Febrero 21, 2018 - 11:30 p.m. Por: Gonzalo Gallo

Se cuenta que hace muchos años en Tailandia un terrible bandido cayó en la cuenta de todo el mal que había causado.

Queriendo expiar sus fechorías fue donde un sabio monje y le dijo: Soy un pecador y estoy atormentado. ¿Cuál es la salida? ¿Qué puedo hacer?
Dime qué sabes hacer, le preguntó el monje, después de dirigir al bandolero una mirada profunda y compasiva.

No sé hacer nada bueno, repuso el bandido. Y el buen hombre le dijo: Debe haber algo que sepas hacer bien.

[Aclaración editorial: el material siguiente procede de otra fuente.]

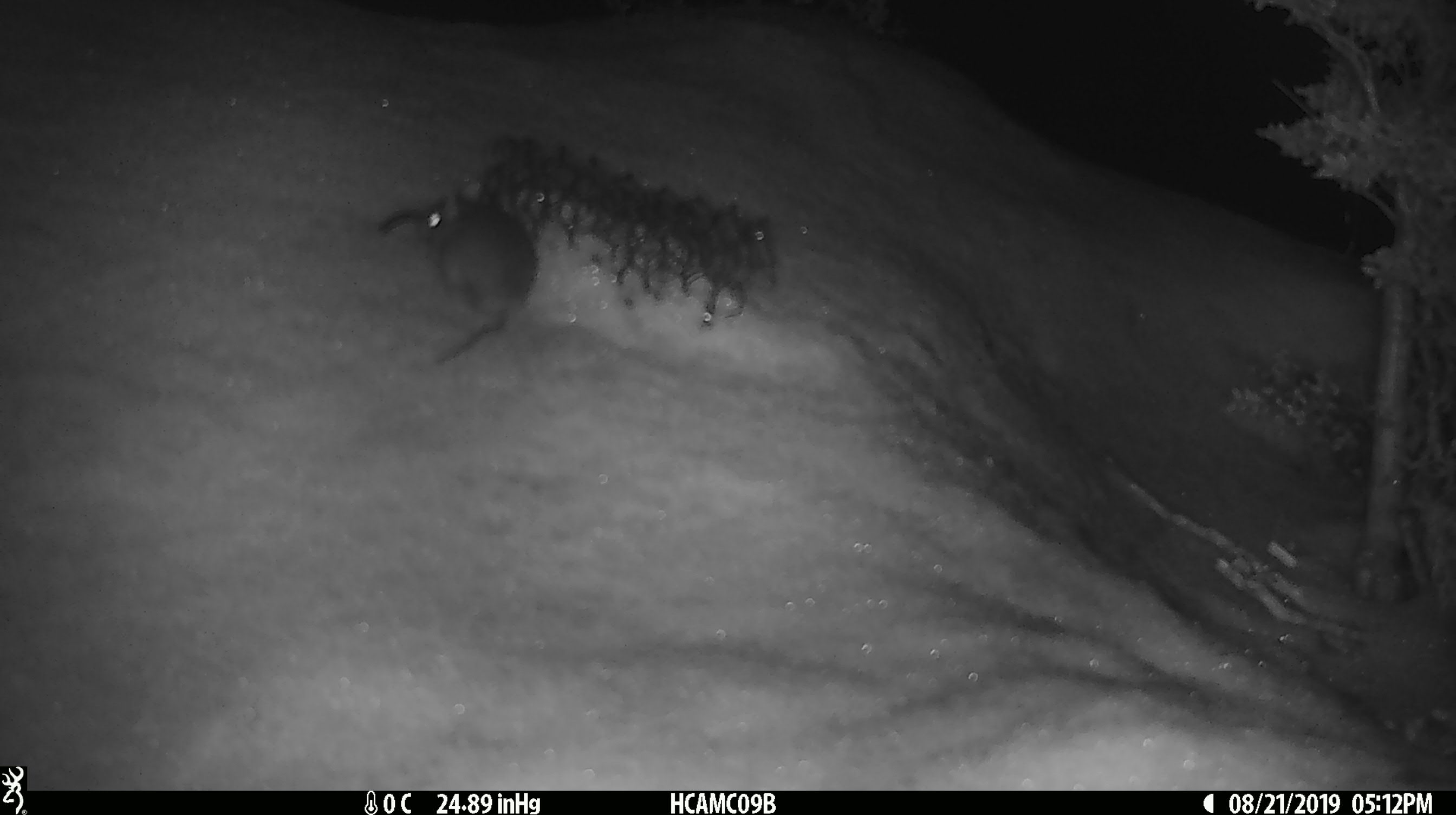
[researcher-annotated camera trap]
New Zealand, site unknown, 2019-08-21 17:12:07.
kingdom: Animalia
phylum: Chordata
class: Mammalia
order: Rodentia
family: Muridae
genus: Mus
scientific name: Mus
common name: mouse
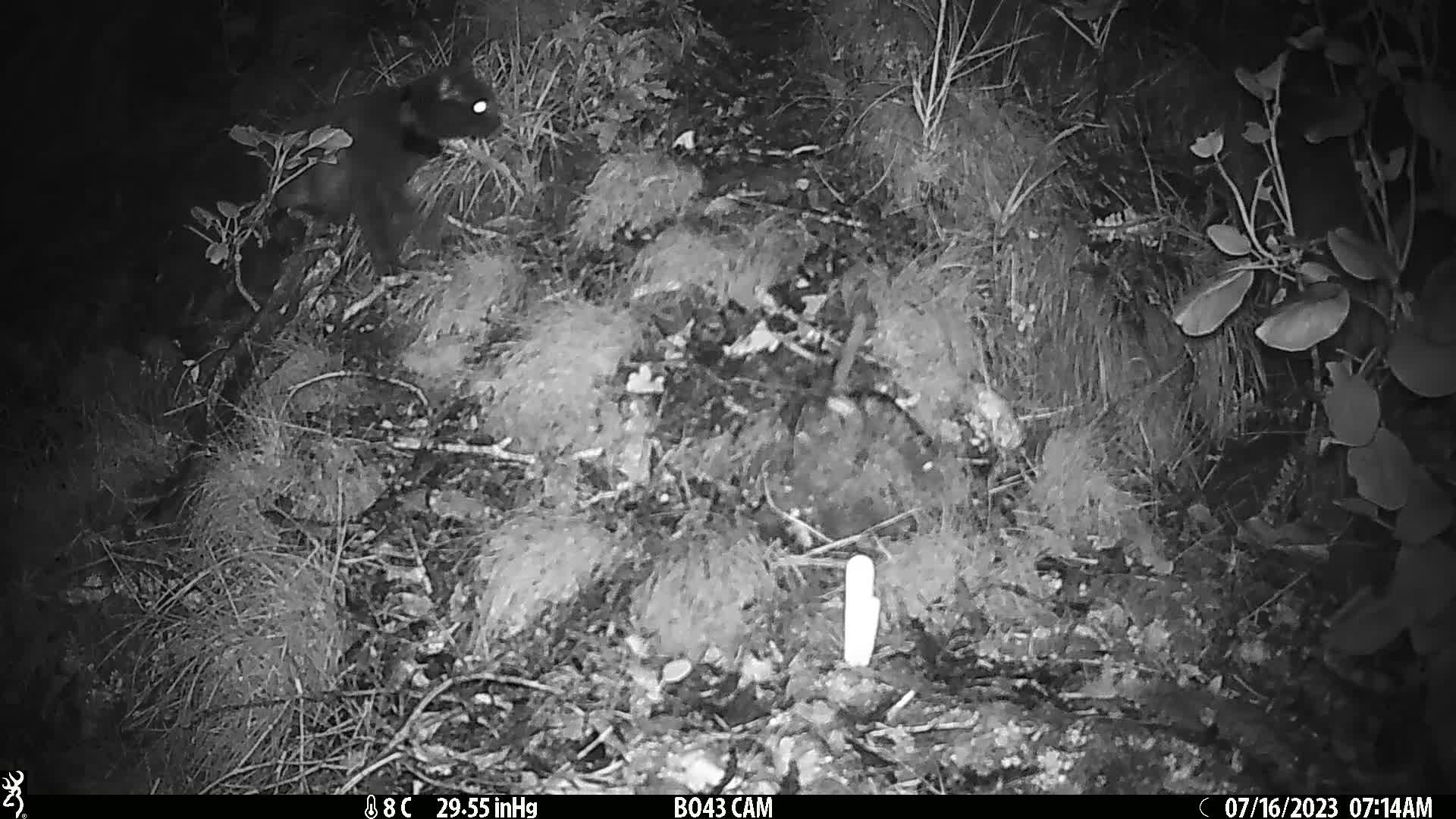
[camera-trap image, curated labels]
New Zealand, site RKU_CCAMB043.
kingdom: Animalia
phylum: Chordata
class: Mammalia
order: Carnivora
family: Felidae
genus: Felis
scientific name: Felis catus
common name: domestic cat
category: cat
Cat (domestic cat) (Felis catus).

Sólo tengo talento para hacer estragos y robar, repuso. Y el monje agregó: ve a un lugar tranquilo y roba toda la belleza del universo.

Roba la luz del sol y las estrellas, el color de las flores, el canto del agua y la majestad del cosmos y lleva todo eso a tu interior, donde Dios mora.
El ladrón quedó perplejo y pensativo. Charló un buen rato con ese buen hombre y luego se marchó sonriente.

La historia dice que con el tiempo ese ser se iluminó, cambió y se convirtió en un sabio maestro y un ser de luz.